Zazpika-Gara (resumo da entrevista à Rebelión)
Atilio
Borón é um dos grandes nomes da sociologia latino-americana
contemporânea. Nasceu em Buenos Aires em 1943; suas obras se esgotam
nas livrarias rapidamente. Talvez porque não seja um professor
convencional e suas reflexões insistem na necessidade de transformar a
realidade, trabalhando por um mundo melhor. Um mundo no qual este
“continente de esperança”, como o definira Salvador Allende, seja um
exemplo de que realmente é possível viver sem que o “mercado” regule nossas vidas e nossos sonhos.
Joseba
Macías (JM) - Uma novidade significativa na América Latina que você bem
conhece, é que boa parte dos países do continente passaram a ser
governados por organizações que resultam do que poderíamos chamar de
uma “reflexão socialista”. Ritmos, tradições e matizes diversas, sem
dúvida, mas algo impensável há pouco tempo atrás.
Atilio
Borón (AB) - Falando de socialismo em toda a sua extensão, realmente só
temos como país socialista, no momento, Cuba. Logo depois há três
governos, Venezuela, Equador e Bolívia, que desenvolveram processos de
construção da alternativa socialista, processos muito diferentes entre
si. E mais, por sorte, no momento no qual já não há mais modelos a
copiar. O caso boliviano, por exemplo, se sustenta sobre uma
extraordinária capacidade de organização que vem da época
pré-colombiana e que deixou em maus lençóis todos os sociólogos
pós-modernos que entenderam o ascenso de Evo Morales como uma
manifestação precisamente pós-moderna... Na Venezuela, sem embargo, não
há uma tradição organizativa nem pré-colombiana, nem pós-colombiana, o
que explicaria a importância do papel da liderança de
Hugo Chávez. Também Rafael Correa, no Equador, formado no cristianismo
progressista da Universidade de Lovina e mais tarde doutorado em
Economia em Illinois... Na minha opinião, o resto vai em outra direção.
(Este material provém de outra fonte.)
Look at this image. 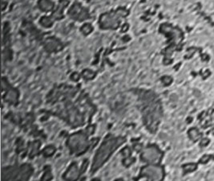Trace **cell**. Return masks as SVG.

Os governos do Brasil, Argentina, Chile ou Uruguai consideram que a
solução dos problemas do capitalismo se encontram no próprio
capitalismo. Na Argentina, por exemplo, não resta nenhuma dúvida quando
você ouve Kirchner falar. No Brasil, em dois séculos de história do
sistema bancário, nunca esse sistema foi tão rentável para o grande
capital como nos anos de Lula no poder. Representam mecanismo
adaptativos dentro do próprio capitalismo.
Agora:
também é certo que estes governos são um suporte fundamental para
aqueles outros que citava no início e que estão trabalhando por uma
alternativa verdadeiramente socialista. Esse é um fato real e objetivo
e a isso não é estranha a forte pressão popular que, desde a base, se
desenvolve nos países como Argentina e Brasil. Sem esquecer que todos
estes governos da chamada “centro-esquerda” que foram tímidos,
pró-capitalistas e amigos dos norte-americanos, correm nos próximos
meses sérios riscos de serem desalojados do poder. Entretanto, os
governos que levaram adiante com mais audácia processos de mudança,
reformando a constituição, a economia, as instituições ou convocando
plebiscitos de forma permanente, estão todos muito fortes. Alguma lição
haveria de retirar de tudo isso, por exemplo, que quando não és
valente, o povo te dá as costas. Os povos preferem o original à cópia.
JM
- Gostaria de conhecer também a sua opinião sobre o papel jogado na
América Latina pela social-democracia espanhola. Na distância, ao
menos, dá impressão de que sua influência é realmente importante na
hora de salvaguardar os interesses econômicos das empresas espanholas
na região ou de exportar “receitas políticas”.
AB
- Sem dúvida nenhuma. A socialdemocracia espanhola basicamente é uma
cortina de fumaça que esconde a proteção das políticas de saque que
estão levando a cabo muitas das empresas espanholas ali localizadas. Ai
está o caso da Repsol, por exemplo. Ou o da Iberia, quando comprou os
aviões da Aerolíneas Argentinas e seus escritórios por todo o mundo.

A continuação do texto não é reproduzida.